As autoridades prenderam o diretor da Fengrui, Zhou Shifeng, pelo menos quatro outros advogados da firma e um assistente administrativo. O filho de 16 anos de uma advogada foi detido e mantido sob custódia por dois dias quando estava prestes a embarcar para a Austrália para estudar em um colégio, e o marido dela foi preso.

A polícia acusou Zhou e seus colegas de arquitetar protestos em tribunais e manifestações de revolta online para desacreditar o governo, intimidar juízes e se autopromover. Em uma confissão feita na televisão nacional na semana passada, um dos colegas de Zhou, Huang Liqun, o acusou de desvio de verbas e o descreveu como mulherengo, dizendo que ele assediou funcionárias repetidamente. O próprio Zhou também foi mostrado admitindo culpa.

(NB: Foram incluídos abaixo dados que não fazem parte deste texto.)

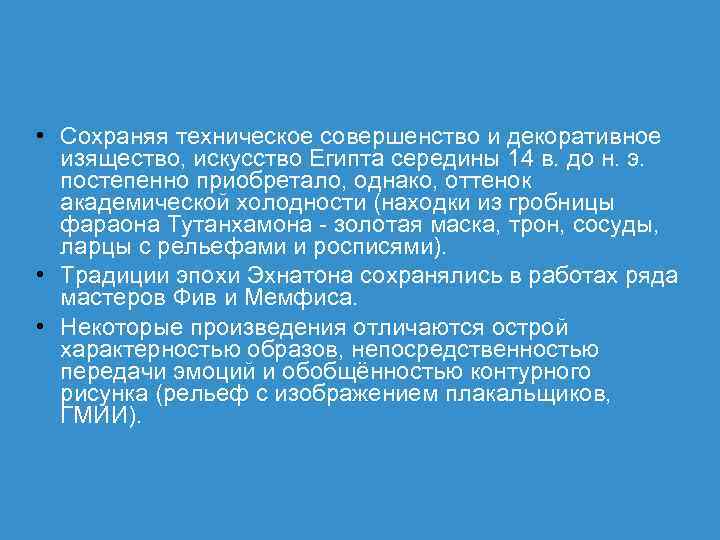 • Сохраняя техническое совершенство и декоративное изящество, искусство Египта середины 14 в. до н. э. постепенно приобретало, однако, оттенок академической холодности (находки из гробницы фараона Тутанхамона - золотая маска, трон, сосуды, ларцы с рельефами и росписями).

• Традиции эпохи Эхнатона сохранялись в работах ряда мастеров Фив и Мемфиса.

• Некоторые произведения отличаются острой характерностью образов, непосредственностью передачи эмоций и обобщённостью контурного рисунка (рельеф с изображением плакальщиков, ГМИИ).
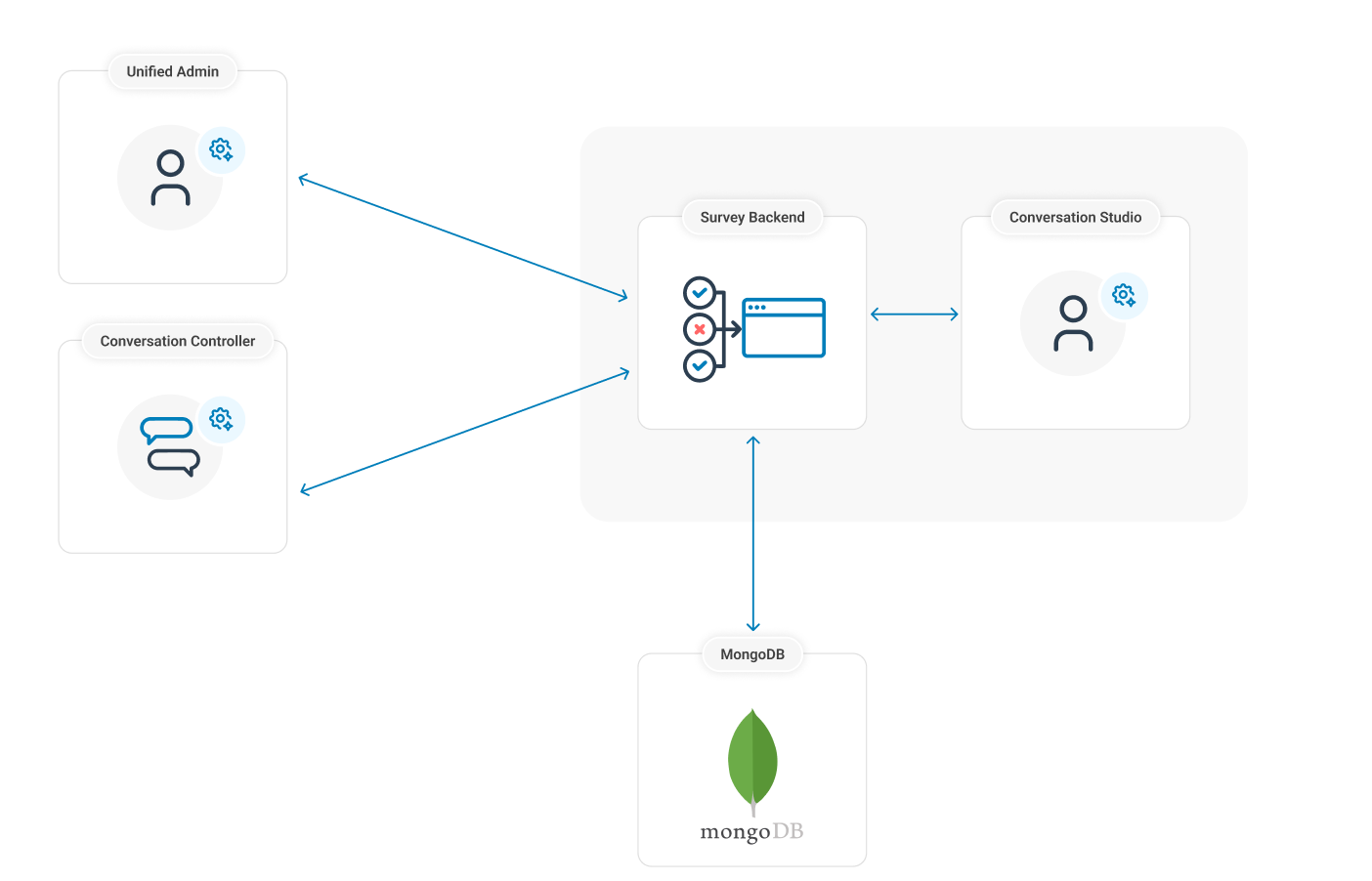 Unified Admin

Conversation Controller

Survey Backend

Conversation Studio

MongoDB

mongoDB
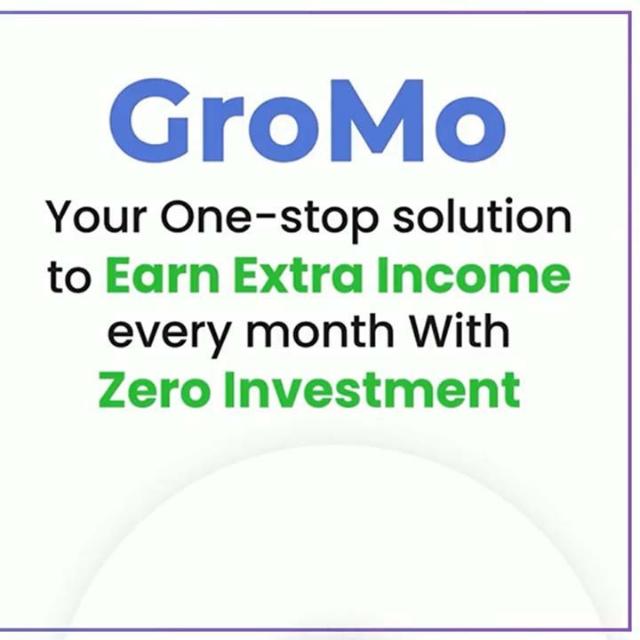 GroMo

Your One-stop solution to Earn Extra Income every month With Zero Investment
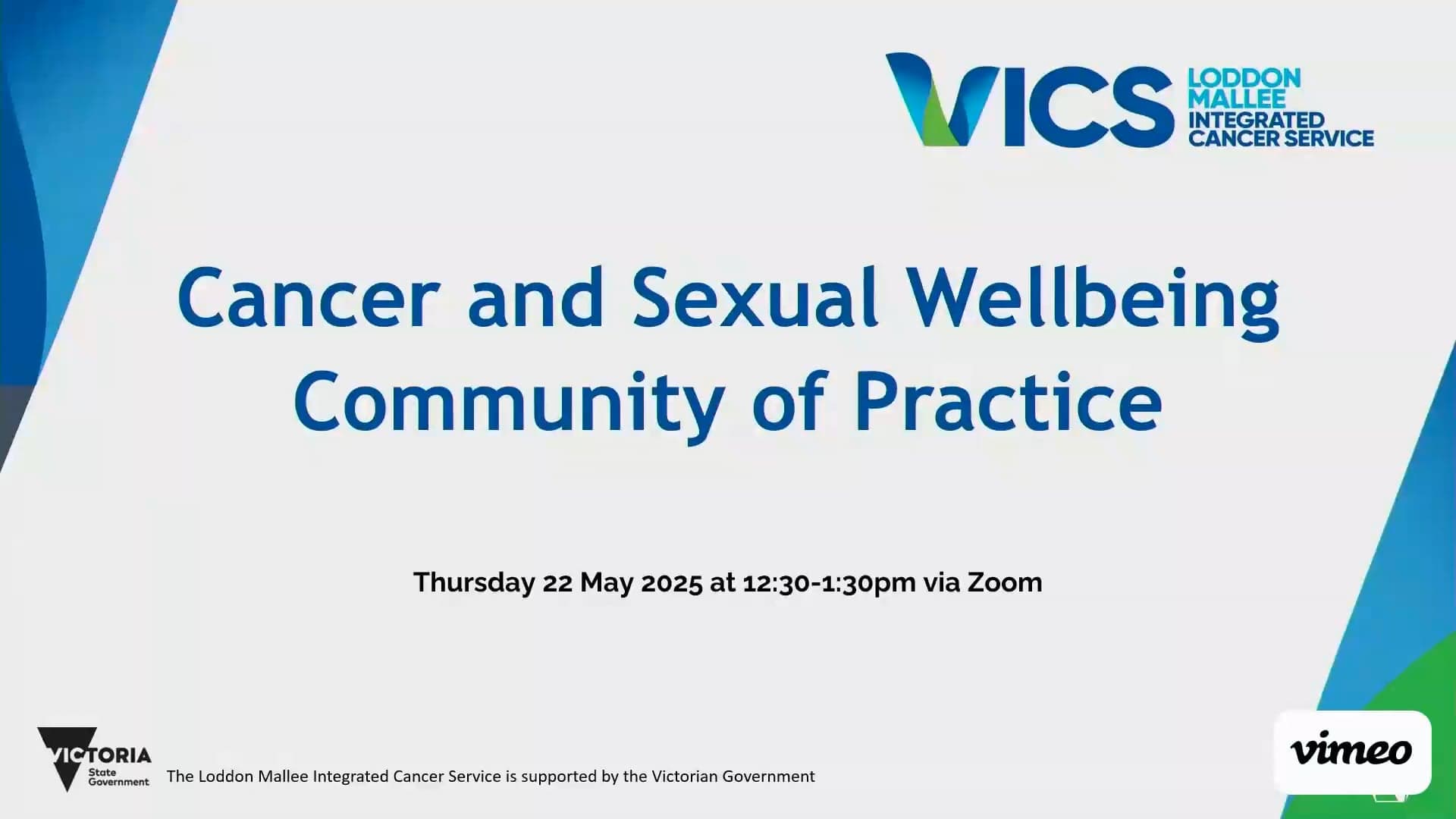 VICS LODDON MALLEE INTEGRATED CANCER SERVICE

Cancer and Sexual Wellbeing Community of Practice

Thursday 22 May 2025 at 12:30-1:30pm via Zoom

VICTORIA State Government

The Loddon Mallee Integrated Cancer Service is supported by the Victorian Government

vimeo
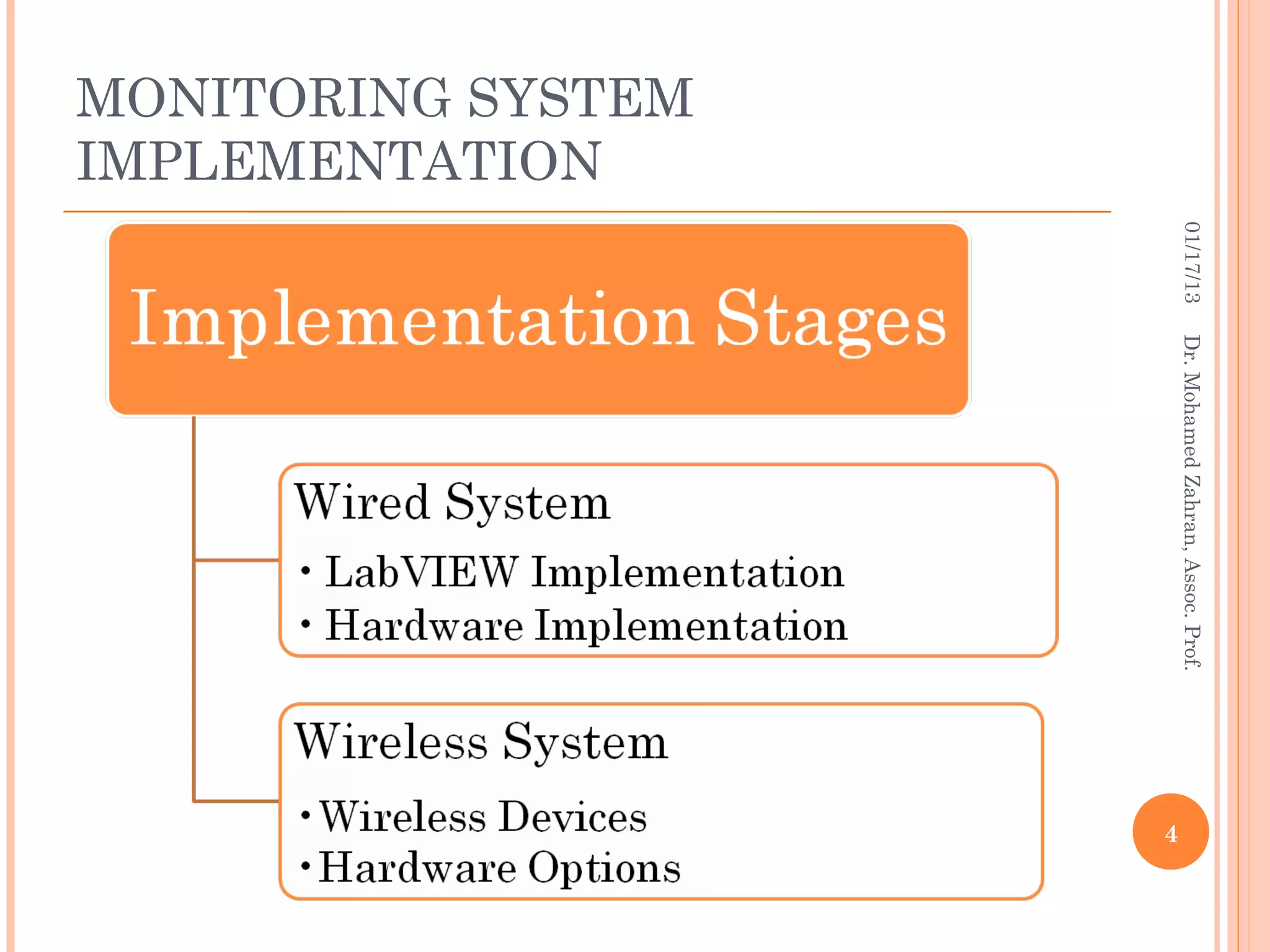 MONITORING SYSTEM IMPLEMENTATION

Implementation Stages

Wired System
• LabVIEW Implementation
• Hardware Implementation

Wireless System
• Wireless Devices
• Hardware Options

01/17/13

Dr. Mohamed Zahran, Assoc. Prof.

4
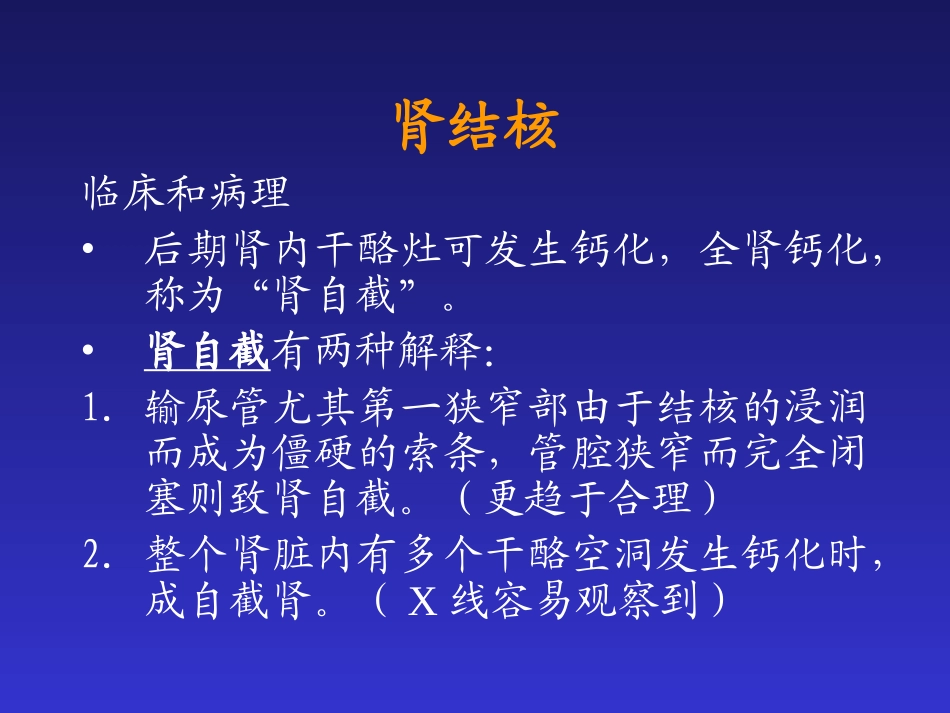 肾结核

临床和病理

• 后期肾内干酪灶可发生钙化，全肾钙化，称为“肾自截”。

• 肾自截有两种解释:

1. 输尿管尤其第一狭窄部由于结核的浸润而成为僵硬的索条，管腔狭窄而完全闭塞则致肾自截。（更趋于合理）

2. 整个肾脏内有多个干酪空洞发生钙化时，成自截肾。（ X 线容易观察到）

Os ataques na mídia noticiosa estatal são implacáveis. "Sempre há 'mãos negras' que acrescentam lenha à fogueira por trás de alguns incidentes delicados que atraem atenção", dizia um comentário em um jornal do Partido Comunista na semana passada.

"Mas nestes casos da chamada defesa de direitos, alguns poucos advogados vêm exercendo um papel inglório como cúmplices da derrubada do estado de direito e da perturbação da ordem social."

SILÊNCIO

Mais de 120 dos detidos nas últimas duas semanas foram advogados. Segundo uma lista compilada pela Anistia Internacional, os outros foram funcionários de apoio em firmas de advocacia, familiares de advogados ou ativistas independentes de direitos. O governo e a mídia estatal guardam silêncio em relação à campanha mais ampla, mas louvaram as acusações feitas aos advogados da Fengrui, descrevendo-as como avanço em favor da justiça limpa e denunciando quem critica as detenções.

"Alguns órgãos de imprensa e figuras políticas ocidentais não respeitam o sistema e as regras legais da China", comentou na quarta-feira a agência de notícias estatal Xinhua. Segundo o comentário, as detenções não são diferentes de casos nos Estados Unidos envolvendo representantes legais que infringem as leis. "Esses advogados sabotaram a ordem legal chinesa e por isso devem enfrentar punição legal."

Desde que Xi chegou ao poder, em novembro de 2012, as autoridades já prenderam dezenas de pessoas que apoiam o movimento de direitos humanos. Outro advogado destacado, Pu Zhiqiang, está detido desde maio de 2014; é provável que vá a julgamento em breve e é quase certo que seja condenado, juntando-se a outros advogados ativistas destacados na prisão. Outros advogados que contestaram o governo em casos politicamente contenciosos sofreram assédio, detenção e a perda de suas licenças.

Mesmo assim, nos últimos anos as fileiras dos advogados dispostos a defender causas politicamente sensíveis só estão crescendo. Eles formam uma parte minúscula dos 270 mil advogados da China, mas exercem influência desproporcional sobre a vida pública.

A acadêmica Eva Pils, do Kings College de Londres, estuda os ativistas legais na China e disse que há até 300 defensores dos direitos no país, sendo que uma década atrás eram apenas algumas dezenas.

"Outros advogados passaram a ver que seus próprios interesses legais se alinham com os dos advogados de direitos humanos", ela disse.